Records:
____________
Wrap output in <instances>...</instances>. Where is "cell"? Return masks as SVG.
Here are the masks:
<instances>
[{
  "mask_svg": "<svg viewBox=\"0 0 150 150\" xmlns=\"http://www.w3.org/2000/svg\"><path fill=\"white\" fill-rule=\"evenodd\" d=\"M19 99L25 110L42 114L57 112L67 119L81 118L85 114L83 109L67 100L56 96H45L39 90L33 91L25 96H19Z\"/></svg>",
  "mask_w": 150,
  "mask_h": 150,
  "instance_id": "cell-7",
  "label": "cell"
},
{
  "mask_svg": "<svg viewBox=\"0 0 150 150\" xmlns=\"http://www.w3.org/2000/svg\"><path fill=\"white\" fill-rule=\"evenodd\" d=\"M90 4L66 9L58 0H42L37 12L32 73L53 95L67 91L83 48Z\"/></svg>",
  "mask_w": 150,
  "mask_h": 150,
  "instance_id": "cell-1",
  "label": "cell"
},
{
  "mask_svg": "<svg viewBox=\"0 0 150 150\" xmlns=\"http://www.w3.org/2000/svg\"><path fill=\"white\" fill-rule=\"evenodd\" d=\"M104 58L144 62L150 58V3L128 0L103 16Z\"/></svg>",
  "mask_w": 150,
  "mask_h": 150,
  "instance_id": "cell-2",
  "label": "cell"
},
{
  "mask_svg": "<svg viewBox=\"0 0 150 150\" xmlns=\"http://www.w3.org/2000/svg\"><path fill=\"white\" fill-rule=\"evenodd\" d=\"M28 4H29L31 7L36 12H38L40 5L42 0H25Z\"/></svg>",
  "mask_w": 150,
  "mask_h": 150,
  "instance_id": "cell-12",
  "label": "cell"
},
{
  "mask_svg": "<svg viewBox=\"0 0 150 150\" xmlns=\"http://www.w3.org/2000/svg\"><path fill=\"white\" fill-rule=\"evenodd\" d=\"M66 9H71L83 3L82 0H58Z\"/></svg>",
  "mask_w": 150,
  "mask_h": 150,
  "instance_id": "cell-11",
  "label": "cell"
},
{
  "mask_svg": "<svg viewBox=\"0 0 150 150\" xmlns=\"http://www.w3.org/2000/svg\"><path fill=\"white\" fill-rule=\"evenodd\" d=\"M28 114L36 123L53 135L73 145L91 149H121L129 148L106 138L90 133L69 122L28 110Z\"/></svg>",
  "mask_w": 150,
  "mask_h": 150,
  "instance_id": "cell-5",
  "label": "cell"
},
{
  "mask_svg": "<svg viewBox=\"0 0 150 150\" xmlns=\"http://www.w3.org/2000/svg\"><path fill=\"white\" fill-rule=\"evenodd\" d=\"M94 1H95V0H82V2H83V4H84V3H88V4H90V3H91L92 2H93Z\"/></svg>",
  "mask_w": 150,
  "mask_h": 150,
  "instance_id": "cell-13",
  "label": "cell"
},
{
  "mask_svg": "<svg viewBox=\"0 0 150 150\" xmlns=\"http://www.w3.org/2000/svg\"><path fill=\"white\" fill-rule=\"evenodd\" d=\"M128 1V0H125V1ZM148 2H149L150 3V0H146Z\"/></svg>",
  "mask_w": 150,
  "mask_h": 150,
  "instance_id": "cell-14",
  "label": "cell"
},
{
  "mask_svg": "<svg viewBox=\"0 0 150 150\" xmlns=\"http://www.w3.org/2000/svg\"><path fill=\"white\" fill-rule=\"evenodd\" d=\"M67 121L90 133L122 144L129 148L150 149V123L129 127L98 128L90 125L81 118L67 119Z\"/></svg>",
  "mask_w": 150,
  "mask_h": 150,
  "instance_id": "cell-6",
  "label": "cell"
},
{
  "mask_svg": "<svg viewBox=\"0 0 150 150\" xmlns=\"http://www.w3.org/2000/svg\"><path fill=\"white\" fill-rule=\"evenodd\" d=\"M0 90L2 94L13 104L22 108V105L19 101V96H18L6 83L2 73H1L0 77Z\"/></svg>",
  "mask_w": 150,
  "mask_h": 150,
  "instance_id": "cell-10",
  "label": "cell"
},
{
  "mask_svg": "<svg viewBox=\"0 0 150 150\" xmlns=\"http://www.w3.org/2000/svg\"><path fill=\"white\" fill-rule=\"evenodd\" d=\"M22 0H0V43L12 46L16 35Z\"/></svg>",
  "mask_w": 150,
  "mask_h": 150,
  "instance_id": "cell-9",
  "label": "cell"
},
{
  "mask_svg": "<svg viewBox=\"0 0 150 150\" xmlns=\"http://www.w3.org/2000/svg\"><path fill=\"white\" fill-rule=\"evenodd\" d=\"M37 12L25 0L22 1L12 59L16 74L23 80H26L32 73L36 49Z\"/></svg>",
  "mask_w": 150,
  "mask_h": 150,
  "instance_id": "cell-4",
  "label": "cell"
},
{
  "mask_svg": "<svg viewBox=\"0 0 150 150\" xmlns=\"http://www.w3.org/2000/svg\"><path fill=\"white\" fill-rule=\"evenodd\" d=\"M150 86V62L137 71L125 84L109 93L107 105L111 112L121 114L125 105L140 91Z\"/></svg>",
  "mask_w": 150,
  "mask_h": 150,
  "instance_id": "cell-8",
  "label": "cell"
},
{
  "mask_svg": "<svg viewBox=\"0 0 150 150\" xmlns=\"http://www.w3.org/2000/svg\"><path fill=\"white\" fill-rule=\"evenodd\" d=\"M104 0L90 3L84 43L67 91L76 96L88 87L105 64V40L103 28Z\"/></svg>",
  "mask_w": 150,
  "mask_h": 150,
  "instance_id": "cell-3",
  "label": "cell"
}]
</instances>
____________
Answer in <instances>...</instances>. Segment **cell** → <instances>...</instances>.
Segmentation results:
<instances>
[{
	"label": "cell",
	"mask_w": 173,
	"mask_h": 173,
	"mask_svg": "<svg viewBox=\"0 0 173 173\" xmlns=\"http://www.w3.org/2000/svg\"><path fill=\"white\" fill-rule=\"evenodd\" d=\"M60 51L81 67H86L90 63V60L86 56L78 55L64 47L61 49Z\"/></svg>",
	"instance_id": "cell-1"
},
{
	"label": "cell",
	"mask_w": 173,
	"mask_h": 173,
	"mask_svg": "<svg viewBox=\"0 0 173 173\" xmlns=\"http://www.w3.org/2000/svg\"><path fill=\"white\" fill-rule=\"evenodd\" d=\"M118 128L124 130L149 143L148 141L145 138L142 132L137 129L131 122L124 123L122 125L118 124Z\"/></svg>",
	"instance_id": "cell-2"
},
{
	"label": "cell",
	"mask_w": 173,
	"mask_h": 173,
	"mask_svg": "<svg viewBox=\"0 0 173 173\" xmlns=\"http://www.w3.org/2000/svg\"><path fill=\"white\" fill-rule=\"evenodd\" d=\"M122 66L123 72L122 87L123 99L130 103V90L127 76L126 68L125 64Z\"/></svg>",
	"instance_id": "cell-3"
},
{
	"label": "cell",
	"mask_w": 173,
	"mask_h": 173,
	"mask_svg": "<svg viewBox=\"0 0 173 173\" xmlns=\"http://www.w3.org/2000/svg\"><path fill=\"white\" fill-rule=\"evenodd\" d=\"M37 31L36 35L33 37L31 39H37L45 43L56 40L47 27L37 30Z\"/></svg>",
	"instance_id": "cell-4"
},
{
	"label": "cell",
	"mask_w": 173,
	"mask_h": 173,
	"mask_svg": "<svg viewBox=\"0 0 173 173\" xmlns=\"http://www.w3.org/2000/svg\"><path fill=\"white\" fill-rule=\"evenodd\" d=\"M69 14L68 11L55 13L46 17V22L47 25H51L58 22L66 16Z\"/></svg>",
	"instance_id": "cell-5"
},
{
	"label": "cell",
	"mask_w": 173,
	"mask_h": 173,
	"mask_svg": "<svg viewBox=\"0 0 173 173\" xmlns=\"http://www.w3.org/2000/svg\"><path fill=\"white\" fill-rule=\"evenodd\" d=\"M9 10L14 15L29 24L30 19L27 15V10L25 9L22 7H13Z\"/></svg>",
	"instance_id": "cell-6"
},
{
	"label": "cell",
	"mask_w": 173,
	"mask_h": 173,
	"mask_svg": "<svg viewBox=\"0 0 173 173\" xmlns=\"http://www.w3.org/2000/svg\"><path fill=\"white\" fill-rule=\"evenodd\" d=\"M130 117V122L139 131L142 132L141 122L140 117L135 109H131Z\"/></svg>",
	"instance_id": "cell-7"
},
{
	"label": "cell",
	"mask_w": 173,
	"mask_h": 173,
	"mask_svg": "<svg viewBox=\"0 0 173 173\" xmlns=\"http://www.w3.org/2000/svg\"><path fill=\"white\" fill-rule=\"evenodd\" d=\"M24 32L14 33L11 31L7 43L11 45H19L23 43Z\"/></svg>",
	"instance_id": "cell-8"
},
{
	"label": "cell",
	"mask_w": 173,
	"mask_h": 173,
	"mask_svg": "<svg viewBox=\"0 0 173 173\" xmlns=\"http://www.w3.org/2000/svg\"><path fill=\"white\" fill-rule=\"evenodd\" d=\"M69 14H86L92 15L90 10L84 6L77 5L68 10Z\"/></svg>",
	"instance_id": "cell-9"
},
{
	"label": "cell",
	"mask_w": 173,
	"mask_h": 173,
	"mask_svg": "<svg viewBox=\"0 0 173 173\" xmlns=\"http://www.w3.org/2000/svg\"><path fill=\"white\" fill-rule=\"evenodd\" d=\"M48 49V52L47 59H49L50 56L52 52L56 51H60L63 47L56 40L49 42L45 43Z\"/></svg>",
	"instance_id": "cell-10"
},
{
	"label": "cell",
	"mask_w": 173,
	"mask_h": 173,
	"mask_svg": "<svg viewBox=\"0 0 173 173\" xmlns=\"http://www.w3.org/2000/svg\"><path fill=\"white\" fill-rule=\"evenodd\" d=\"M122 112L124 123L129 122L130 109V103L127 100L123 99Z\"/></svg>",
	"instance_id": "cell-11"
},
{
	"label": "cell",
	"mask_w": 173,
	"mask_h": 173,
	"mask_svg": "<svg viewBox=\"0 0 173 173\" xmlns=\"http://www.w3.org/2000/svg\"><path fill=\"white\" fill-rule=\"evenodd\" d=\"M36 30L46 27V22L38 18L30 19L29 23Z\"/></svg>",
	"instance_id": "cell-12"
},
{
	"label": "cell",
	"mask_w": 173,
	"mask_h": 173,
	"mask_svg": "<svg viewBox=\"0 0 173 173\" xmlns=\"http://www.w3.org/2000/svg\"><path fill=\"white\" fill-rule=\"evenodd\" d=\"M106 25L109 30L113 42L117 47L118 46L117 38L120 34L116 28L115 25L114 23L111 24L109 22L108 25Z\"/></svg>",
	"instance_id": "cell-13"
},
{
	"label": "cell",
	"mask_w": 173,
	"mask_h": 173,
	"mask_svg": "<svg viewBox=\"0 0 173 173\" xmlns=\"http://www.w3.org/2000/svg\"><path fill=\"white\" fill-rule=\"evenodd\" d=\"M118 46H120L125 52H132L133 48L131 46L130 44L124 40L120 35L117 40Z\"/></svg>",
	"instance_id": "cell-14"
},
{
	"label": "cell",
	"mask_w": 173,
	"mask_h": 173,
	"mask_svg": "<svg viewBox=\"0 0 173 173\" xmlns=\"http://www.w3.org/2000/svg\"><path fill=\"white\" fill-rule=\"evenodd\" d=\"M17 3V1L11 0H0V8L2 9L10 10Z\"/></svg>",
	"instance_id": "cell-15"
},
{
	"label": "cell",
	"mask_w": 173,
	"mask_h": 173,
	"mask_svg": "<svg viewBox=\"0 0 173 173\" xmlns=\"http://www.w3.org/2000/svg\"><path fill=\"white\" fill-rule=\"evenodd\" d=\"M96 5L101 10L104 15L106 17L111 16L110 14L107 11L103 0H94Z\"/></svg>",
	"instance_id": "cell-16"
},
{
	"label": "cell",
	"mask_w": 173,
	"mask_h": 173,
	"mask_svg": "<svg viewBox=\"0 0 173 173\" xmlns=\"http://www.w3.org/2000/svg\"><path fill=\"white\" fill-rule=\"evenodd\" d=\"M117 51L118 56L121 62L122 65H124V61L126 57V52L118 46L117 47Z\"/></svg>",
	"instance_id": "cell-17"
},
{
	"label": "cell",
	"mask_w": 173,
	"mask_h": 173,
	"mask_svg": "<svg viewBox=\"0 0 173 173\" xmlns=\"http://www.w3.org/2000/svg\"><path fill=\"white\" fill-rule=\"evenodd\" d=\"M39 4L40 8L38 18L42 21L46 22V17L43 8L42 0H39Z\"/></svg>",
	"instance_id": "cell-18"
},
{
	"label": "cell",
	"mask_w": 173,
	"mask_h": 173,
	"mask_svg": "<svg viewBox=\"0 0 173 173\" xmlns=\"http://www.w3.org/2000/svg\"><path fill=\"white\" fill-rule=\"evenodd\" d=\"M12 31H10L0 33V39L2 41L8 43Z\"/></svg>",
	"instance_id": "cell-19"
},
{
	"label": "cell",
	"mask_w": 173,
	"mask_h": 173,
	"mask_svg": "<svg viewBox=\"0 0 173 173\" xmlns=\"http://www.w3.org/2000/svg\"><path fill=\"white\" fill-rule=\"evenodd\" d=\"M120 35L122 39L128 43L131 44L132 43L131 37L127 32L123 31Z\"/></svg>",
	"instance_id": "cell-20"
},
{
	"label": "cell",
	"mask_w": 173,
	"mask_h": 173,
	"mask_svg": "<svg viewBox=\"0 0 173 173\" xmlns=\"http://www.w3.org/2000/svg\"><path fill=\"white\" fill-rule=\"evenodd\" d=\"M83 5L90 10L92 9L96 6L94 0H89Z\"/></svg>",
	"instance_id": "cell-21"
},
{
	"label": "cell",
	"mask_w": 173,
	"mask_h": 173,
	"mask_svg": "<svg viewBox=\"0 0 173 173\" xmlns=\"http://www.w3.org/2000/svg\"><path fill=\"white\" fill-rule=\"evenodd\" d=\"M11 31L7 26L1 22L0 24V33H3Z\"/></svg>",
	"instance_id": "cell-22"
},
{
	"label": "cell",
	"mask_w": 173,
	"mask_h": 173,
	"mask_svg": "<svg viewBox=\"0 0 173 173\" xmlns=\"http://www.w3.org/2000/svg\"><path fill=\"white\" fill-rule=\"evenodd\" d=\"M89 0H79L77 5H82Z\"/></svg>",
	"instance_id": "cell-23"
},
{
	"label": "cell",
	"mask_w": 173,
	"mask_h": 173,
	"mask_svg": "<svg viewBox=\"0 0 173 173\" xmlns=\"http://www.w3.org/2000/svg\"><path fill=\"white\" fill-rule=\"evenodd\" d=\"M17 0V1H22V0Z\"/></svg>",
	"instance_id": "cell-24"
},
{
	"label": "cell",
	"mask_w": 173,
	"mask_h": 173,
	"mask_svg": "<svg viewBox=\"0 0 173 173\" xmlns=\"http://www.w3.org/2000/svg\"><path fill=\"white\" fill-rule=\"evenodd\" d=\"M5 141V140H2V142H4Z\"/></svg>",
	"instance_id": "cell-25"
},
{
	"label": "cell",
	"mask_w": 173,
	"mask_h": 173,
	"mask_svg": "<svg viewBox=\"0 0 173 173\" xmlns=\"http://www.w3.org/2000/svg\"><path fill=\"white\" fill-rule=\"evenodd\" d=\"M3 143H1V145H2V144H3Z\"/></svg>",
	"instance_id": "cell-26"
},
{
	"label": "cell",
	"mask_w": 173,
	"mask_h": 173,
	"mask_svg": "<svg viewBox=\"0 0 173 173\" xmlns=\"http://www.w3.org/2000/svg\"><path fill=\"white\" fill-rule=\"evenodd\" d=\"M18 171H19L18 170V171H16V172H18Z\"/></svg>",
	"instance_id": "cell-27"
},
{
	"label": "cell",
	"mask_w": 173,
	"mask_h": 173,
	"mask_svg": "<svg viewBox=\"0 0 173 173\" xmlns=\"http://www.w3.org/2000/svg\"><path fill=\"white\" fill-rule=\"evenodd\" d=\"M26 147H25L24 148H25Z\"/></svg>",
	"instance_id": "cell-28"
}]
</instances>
____________
What is expected: How many lines in the records above contain the string "masks", counting only matches with the same case? Reply with the number alone.

Complete output: 2